Die Sozialversicherung wird voraussichtlich ab 2009 teurer. Die Beitragsbemessungsgrenzen steigen um rund 2 Prozent. Gleichzeitig sorgt der Gesundheitsfonds dafür, dass die Gesamtbelastung durch die Sozialversicherung wieder bei über 40 Prozent liegen wird. Die Beitragsbemessungsgrenze in der gesetzlichen Rentenversicherung und in der Arbeitslosenversicherung wird voraussichtlich um monatlich 100 Euro auf 5.400 Euro (alte Bundesländer) bzw. um 50 Euro auf 4.550 Euro (neue Bundesländer) steigen.
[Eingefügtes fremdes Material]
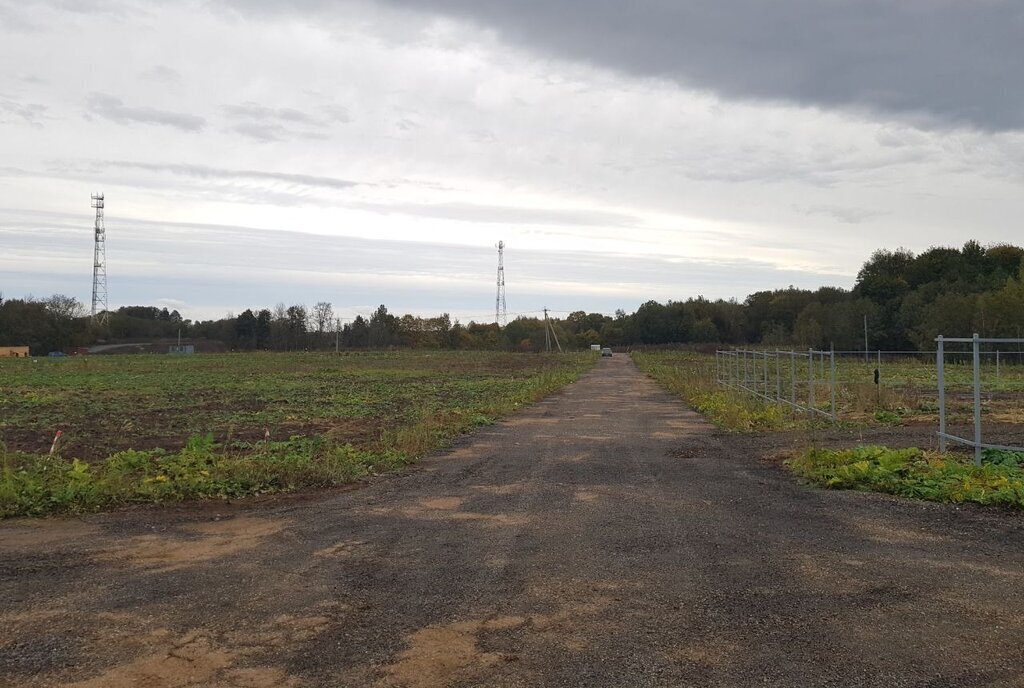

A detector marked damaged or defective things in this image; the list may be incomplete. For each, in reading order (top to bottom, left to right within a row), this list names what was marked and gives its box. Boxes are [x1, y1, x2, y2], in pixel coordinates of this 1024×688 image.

In der Krankenversicherung und Pflegeversicherung steigt die Beitragsbemessungsgrenze auf 3.675 Euro pro Monat. Gleichzeitig wird der durchschnittliche Beitragssatz aufgrund des ab 2009 eingeführten Gesundheitsfonds wahrscheinlich auf mindestens 15,5 % steigen.

Sofern im November tatsächlich ein Krankenversicherungsbeitrag von 15,5 % oder mehr festgelegt wird, steigt die Gesamtbelastung durch die Sozialversicherung wieder auf über 40 % an. Offen ist derzeit noch, ob der Beitrag zur Arbeitslosenversicherung sinken wird.